EXTRACTED ENTRIES Start Marker

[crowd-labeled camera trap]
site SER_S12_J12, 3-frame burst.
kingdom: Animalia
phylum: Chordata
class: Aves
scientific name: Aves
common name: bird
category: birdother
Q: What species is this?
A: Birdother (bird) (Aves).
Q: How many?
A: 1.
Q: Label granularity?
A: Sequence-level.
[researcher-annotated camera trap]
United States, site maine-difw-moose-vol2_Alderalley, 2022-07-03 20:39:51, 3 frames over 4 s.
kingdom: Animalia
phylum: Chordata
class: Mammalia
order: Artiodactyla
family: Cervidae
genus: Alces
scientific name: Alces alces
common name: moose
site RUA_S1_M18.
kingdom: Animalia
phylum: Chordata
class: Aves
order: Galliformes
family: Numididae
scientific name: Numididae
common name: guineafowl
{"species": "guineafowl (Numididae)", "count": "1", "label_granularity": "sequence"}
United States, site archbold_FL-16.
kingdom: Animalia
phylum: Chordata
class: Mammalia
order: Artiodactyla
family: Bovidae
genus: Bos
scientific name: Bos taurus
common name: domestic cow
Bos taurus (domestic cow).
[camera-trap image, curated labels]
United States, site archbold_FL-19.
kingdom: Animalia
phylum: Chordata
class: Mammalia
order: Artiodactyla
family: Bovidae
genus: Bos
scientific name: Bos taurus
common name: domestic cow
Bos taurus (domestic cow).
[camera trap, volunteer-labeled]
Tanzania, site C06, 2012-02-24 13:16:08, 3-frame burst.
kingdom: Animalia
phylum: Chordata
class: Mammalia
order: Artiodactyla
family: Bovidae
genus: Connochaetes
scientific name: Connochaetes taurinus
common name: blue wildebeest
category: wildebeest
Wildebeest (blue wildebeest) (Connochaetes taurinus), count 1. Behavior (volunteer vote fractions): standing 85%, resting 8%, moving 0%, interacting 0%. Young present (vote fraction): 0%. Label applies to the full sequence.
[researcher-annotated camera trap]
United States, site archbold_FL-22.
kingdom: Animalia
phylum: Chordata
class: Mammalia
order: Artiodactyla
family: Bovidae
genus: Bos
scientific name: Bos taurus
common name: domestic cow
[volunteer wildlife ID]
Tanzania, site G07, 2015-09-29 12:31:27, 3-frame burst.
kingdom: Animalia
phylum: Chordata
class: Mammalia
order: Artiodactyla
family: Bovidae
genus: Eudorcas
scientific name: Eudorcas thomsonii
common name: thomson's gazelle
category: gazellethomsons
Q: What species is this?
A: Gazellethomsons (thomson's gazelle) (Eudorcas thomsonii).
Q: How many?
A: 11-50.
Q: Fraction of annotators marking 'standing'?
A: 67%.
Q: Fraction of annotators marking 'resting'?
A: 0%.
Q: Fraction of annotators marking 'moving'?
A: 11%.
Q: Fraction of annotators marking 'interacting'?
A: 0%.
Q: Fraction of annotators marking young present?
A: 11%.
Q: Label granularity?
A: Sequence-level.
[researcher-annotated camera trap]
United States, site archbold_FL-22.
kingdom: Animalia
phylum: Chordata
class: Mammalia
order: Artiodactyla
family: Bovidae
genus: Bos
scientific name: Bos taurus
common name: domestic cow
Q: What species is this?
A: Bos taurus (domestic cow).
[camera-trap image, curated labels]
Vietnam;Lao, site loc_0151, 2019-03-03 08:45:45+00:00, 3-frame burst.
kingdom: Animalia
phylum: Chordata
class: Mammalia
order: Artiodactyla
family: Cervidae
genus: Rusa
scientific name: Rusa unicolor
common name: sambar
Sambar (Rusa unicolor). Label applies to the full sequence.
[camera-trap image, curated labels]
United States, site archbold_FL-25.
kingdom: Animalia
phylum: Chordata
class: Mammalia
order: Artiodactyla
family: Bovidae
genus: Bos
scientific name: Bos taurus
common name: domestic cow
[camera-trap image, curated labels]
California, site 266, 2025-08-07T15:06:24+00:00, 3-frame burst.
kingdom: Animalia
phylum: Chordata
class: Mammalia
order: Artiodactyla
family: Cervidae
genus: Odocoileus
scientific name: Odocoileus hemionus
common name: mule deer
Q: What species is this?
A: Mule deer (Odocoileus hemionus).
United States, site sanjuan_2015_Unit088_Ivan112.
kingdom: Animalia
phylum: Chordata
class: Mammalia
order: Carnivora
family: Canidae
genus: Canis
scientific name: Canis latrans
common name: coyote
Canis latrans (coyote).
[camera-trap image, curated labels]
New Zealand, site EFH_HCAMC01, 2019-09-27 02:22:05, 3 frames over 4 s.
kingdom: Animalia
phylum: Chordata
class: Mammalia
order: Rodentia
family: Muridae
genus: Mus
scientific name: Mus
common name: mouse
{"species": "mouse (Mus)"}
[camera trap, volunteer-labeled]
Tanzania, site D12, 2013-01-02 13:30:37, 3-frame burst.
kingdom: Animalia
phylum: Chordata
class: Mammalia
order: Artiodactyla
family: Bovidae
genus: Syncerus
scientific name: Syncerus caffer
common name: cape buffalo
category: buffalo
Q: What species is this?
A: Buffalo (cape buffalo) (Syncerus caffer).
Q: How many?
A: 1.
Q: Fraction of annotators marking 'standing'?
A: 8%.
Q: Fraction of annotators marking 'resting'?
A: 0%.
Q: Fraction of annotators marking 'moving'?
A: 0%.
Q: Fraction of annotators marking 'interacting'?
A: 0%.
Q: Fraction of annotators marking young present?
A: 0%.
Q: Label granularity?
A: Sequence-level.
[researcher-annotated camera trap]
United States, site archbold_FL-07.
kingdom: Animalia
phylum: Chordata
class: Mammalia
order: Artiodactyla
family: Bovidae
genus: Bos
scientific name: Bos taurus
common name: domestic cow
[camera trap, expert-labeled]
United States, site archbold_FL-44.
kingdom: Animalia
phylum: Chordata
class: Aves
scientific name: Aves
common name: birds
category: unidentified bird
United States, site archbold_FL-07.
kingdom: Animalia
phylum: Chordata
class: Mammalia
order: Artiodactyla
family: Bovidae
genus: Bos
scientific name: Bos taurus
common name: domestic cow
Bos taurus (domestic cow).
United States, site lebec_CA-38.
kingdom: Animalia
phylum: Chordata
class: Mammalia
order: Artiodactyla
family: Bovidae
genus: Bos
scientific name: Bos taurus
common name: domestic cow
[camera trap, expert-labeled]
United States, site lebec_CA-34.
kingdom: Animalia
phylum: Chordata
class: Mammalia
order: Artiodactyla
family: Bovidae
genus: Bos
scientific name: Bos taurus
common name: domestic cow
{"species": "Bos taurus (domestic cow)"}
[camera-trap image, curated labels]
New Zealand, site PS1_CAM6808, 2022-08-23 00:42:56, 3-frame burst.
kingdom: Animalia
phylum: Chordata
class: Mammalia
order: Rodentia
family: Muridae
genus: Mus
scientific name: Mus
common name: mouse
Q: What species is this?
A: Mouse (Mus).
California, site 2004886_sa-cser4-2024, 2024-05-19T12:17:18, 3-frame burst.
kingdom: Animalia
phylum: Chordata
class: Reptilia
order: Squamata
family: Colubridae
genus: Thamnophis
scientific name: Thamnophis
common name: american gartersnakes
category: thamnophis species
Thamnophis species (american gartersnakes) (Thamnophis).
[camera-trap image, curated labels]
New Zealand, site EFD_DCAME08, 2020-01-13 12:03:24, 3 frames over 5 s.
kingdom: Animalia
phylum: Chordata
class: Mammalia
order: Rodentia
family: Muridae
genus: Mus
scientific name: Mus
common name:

EXTRACTED ENTRIES End Marker

→ **EXERCISE PROMPT**
Once more, give all the records exactly as they were written.

→ **WRITTEN REPLY**
[crowd-labeled camera trap]
site SER_S12_J12, 3-frame burst.
kingdom: Animalia
phylum: Chordata
class: Aves
scientific name: Aves
common name: bird
category: birdother
Q: What species is this?
A: Birdother (bird) (Aves).
Q: How many?
A: 1.
Q: Label granularity?
A: Sequence-level.
[researcher-annotated camera trap]
United States, site maine-difw-moose-vol2_Alderalley, 2022-07-03 20:39:51, 3 frames over 4 s.
kingdom: Animalia
phylum: Chordata
class: Mammalia
order: Artiodactyla
family: Cervidae
genus: Alces
scientific name: Alces alces
common name: moose
site RUA_S1_M18.
kingdom: Animalia
phylum: Chordata
class: Aves
order: Galliformes
family: Numididae
scientific name: Numididae
common name: guineafowl
{"species": "guineafowl (Numididae)", "count": "1", "label_granularity": "sequence"}
United States, site archbold_FL-16.
kingdom: Animalia
phylum: Chordata
class: Mammalia
order: Artiodactyla
family: Bovidae
genus: Bos
scientific name: Bos taurus
common name: domestic cow
Bos taurus (domestic cow).
[camera-trap image, curated labels]
United States, site archbold_FL-19.
kingdom: Animalia
phylum: Chordata
class: Mammalia
order: Artiodactyla
family: Bovidae
genus: Bos
scientific name: Bos taurus
common name: domestic cow
Bos taurus (domestic cow).
[camera trap, volunteer-labeled]
Tanzania, site C06, 2012-02-24 13:16:08, 3-frame burst.
kingdom: Animalia
phylum: Chordata
class: Mammalia
order: Artiodactyla
family: Bovidae
genus: Connochaetes
scientific name: Connochaetes taurinus
common name: blue wildebeest
category: wildebeest
Wildebeest (blue wildebeest) (Connochaetes taurinus), count 1. Behavior (volunteer vote fractions): standing 85%, resting 8%, moving 0%, interacting 0%. Young present (vote fraction): 0%. Label applies to the full sequence.
[researcher-annotated camera trap]
United States, site archbold_FL-22.
kingdom: Animalia
phylum: Chordata
class: Mammalia
order: Artiodactyla
family: Bovidae
genus: Bos
scientific name: Bos taurus
common name: domestic cow
[volunteer wildlife ID]
Tanzania, site G07, 2015-09-29 12:31:27, 3-frame burst.
kingdom: Animalia
phylum: Chordata
class: Mammalia
order: Artiodactyla
family: Bovidae
genus: Eudorcas
scientific name: Eudorcas thomsonii
common name: thomson's gazelle
category: gazellethomsons
Q: What species is this?
A: Gazellethomsons (thomson's gazelle) (Eudorcas thomsonii).
Q: How many?
A: 11-50.
Q: Fraction of annotators marking 'standing'?
A: 67%.
Q: Fraction of annotators marking 'resting'?
A: 0%.
Q: Fraction of annotators marking 'moving'?
A: 11%.
Q: Fraction of annotators marking 'interacting'?
A: 0%.
Q: Fraction of annotators marking young present?
A: 11%.
Q: Label granularity?
A: Sequence-level.
[researcher-annotated camera trap]
United States, site archbold_FL-22.
kingdom: Animalia
phylum: Chordata
class: Mammalia
order: Artiodactyla
family: Bovidae
genus: Bos
scientific name: Bos taurus
common name: domestic cow
Q: What species is this?
A: Bos taurus (domestic cow).
[camera-trap image, curated labels]
Vietnam;Lao, site loc_0151, 2019-03-03 08:45:45+00:00, 3-frame burst.
kingdom: Animalia
phylum: Chordata
class: Mammalia
order: Artiodactyla
family: Cervidae
genus: Rusa
scientific name: Rusa unicolor
common name: sambar
Sambar (Rusa unicolor). Label applies to the full sequence.
[camera-trap image, curated labels]
United States, site archbold_FL-25.
kingdom: Animalia
phylum: Chordata
class: Mammalia
order: Artiodactyla
family: Bovidae
genus: Bos
scientific name: Bos taurus
common name: domestic cow
[camera-trap image, curated labels]
California, site 266, 2025-08-07T15:06:24+00:00, 3-frame burst.
kingdom: Animalia
phylum: Chordata
class: Mammalia
order: Artiodactyla
family: Cervidae
genus: Odocoileus
scientific name: Odocoileus hemionus
common name: mule deer
Q: What species is this?
A: Mule deer (Odocoileus hemionus).
United States, site sanjuan_2015_Unit088_Ivan112.
kingdom: Animalia
phylum: Chordata
class: Mammalia
order: Carnivora
family: Canidae
genus: Canis
scientific name: Canis latrans
common name: coyote
Canis latrans (coyote).
[camera-trap image, curated labels]
New Zealand, site EFH_HCAMC01, 2019-09-27 02:22:05, 3 frames over 4 s.
kingdom: Animalia
phylum: Chordata
class: Mammalia
order: Rodentia
family: Muridae
genus: Mus
scientific name: Mus
common name: mouse
{"species": "mouse (Mus)"}
[camera trap, volunteer-labeled]
Tanzania, site D12, 2013-01-02 13:30:37, 3-frame burst.
kingdom: Animalia
phylum: Chordata
class: Mammalia
order: Artiodactyla
family: Bovidae
genus: Syncerus
scientific name: Syncerus caffer
common name: cape buffalo
category: buffalo
Q: What species is this?
A: Buffalo (cape buffalo) (Syncerus caffer).
Q: How many?
A: 1.
Q: Fraction of annotators marking 'standing'?
A: 8%.
Q: Fraction of annotators marking 'resting'?
A: 0%.
Q: Fraction of annotators marking 'moving'?
A: 0%.
Q: Fraction of annotators marking 'interacting'?
A: 0%.
Q: Fraction of annotators marking young present?
A: 0%.
Q: Label granularity?
A: Sequence-level.
[researcher-annotated camera trap]
United States, site archbold_FL-07.
kingdom: Animalia
phylum: Chordata
class: Mammalia
order: Artiodactyla
family: Bovidae
genus: Bos
scientific name: Bos taurus
common name: domestic cow
[camera trap, expert-labeled]
United States, site archbold_FL-44.
kingdom: Animalia
phylum: Chordata
class: Aves
scientific name: Aves
common name: birds
category: unidentified bird
United States, site archbold_FL-07.
kingdom: Animalia
phylum: Chordata
class: Mammalia
order: Artiodactyla
family: Bovidae
genus: Bos
scientific name: Bos taurus
common name: domestic cow
Bos taurus (domestic cow).
United States, site lebec_CA-38.
kingdom: Animalia
phylum: Chordata
class: Mammalia
order: Artiodactyla
family: Bovidae
genus: Bos
scientific name: Bos taurus
common name: domestic cow
[camera trap, expert-labeled]
United States, site lebec_CA-34.
kingdom: Animalia
phylum: Chordata
class: Mammalia
order: Artiodactyla
family: Bovidae
genus: Bos
scientific name: Bos taurus
common name: domestic cow
{"species": "Bos taurus (domestic cow)"}
[camera-trap image, curated labels]
New Zealand, site PS1_CAM6808, 2022-08-23 00:42:56, 3-frame burst.
kingdom: Animalia
phylum: Chordata
class: Mammalia
order: Rodentia
family: Muridae
genus: Mus
scientific name: Mus
common name: mouse
Q: What species is this?
A: Mouse (Mus).
California, site 2004886_sa-cser4-2024, 2024-05-19T12:17:18, 3-frame burst.
kingdom: Animalia
phylum: Chordata
class: Reptilia
order: Squamata
family: Colubridae
genus: Thamnophis
scientific name: Thamnophis
common name: american gartersnakes
category: thamnophis species
Thamnophis species (american gartersnakes) (Thamnophis).
[camera-trap image, curated labels]
New Zealand, site EFD_DCAME08, 2020-01-13 12:03:24, 3 frames over 5 s.
kingdom: Animalia
phylum: Chordata
class: Mammalia
order: Rodentia
family: Muridae
genus: Mus
scientific name: Mus
common name:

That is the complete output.